__TEXT SECTION__:
= = = = =
Mark Whiteley, veteran musician and bass player in 1980s goth/post-punk band Folk Devils, delves into the Cherry Red Records-released Silhouettes & Statues: A Gothic Revolution - 1978 - 1986 and what it means to be goth(ic).

Cherry Red Records released Silhouettes & Statues: A Gothic Revolution – 1978 – 1986 on June 30th, an ambitious and comprehensive 5 disc box set that covers an essential musical era that was a direct response to social, political, and economic dystopia of the United Kingdom in the ‘70s and ‘80s. 

Silhouettes & Statues provides a comprehensive view of the bands, large and small, that captured the spirit of gothic music.  Mark Whiteley of one such band, Folk Devils, has graciously answered some questions about his place in the gothic music realm and what he’s currently up to.

Hello Mark!  Thank you so much for chatting with me about your influential music and involvement with the Silhouette & Statues compilation album, which covers the revolutionary years of UK gothic music from 1978 to 1986.  To begin, what does the term ‘gothic’ mean to you?

My personal take on the term “gothic”, as it relates to music, is very much informed by my emotional response to Joy Division’s album sleeves, especially Closer.  Dark and effective, heartbreakingly beautiful.  Now I’m an old bastard, but I can still recall the emotional response to the visual and the sound.  The two worked together perfectly, without effort, with flawless elegance.  That’s what, on reflection, the term ‘gothic’ means to me – an emotive, beautifully deranged, self-consciously subversive interzone between what’s heard and what’s seen.
= = = = =
__PROVIDED INFORMATION__:
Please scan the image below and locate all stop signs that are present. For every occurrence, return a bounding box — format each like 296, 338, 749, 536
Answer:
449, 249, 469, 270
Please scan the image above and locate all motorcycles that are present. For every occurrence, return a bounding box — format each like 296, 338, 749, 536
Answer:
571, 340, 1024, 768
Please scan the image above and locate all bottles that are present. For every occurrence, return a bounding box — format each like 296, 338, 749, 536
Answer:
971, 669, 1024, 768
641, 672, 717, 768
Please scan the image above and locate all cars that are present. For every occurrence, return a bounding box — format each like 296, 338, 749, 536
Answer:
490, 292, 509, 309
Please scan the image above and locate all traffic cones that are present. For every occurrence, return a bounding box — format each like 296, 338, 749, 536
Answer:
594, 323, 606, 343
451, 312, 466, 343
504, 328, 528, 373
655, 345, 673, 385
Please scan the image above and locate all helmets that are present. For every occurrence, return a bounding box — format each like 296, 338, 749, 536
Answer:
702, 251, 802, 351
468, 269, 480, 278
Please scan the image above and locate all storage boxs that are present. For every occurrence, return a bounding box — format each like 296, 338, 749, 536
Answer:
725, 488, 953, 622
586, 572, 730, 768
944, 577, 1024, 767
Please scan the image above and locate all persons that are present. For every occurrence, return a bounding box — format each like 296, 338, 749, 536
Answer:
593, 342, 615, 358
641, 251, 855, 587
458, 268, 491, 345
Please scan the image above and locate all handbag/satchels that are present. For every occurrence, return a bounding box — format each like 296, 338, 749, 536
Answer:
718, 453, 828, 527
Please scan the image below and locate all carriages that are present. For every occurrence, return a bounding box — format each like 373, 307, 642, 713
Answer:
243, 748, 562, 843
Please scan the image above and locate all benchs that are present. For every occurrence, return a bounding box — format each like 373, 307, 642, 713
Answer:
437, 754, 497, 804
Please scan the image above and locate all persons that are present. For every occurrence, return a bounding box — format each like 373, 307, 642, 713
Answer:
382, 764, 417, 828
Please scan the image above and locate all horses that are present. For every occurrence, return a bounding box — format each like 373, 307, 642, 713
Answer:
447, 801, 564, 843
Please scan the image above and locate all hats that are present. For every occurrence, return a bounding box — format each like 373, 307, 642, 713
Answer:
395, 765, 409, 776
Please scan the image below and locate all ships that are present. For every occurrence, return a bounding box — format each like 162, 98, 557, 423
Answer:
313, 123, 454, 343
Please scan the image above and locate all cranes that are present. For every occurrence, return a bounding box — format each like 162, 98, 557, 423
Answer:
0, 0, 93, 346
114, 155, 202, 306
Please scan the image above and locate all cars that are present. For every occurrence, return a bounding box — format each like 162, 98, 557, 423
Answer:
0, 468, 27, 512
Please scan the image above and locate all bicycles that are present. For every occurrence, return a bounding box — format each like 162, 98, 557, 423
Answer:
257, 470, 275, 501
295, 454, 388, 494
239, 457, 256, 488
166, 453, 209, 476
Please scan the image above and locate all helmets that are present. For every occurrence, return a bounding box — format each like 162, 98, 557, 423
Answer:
= = = = =
__SET OF TASKS__:
1. Answer these from the interview about gothic music:
(a) On what date did Cherry Red Records release the box set?
(b) How many discs does the set contain?
(c) Which Joy Division album sleeve does Mark Whiteley single out?
2. Change "bicycles" to "bikes" in the records, from the line with "Please scan the image below and locate all ships" through the end of the records. Return only those lines, with nothing else altered.
The interview and the records are unrelated material.

__PER-TASK OUTPUTS__:
1.
(a) June 30th
(b) 5
(c) Closer

2.
Please scan the image below and locate all ships that are present. For every occurrence, return a bounding box — format each like 162, 98, 557, 423
Answer:
313, 123, 454, 343
Please scan the image above and locate all cranes that are present. For every occurrence, return a bounding box — format each like 162, 98, 557, 423
Answer:
0, 0, 93, 346
114, 155, 202, 306
Please scan the image above and locate all cars that are present. For every occurrence, return a bounding box — format each like 162, 98, 557, 423
Answer:
0, 468, 27, 512
Please scan the image above and locate all bikes that are present. For every occurrence, return a bounding box — format each like 162, 98, 557, 423
Answer:
257, 470, 275, 501
295, 454, 388, 494
239, 457, 256, 488
166, 453, 209, 476
Please scan the image above and locate all helmets that are present. For every occurrence, return a bounding box — format each like 162, 98, 557, 423
Answer:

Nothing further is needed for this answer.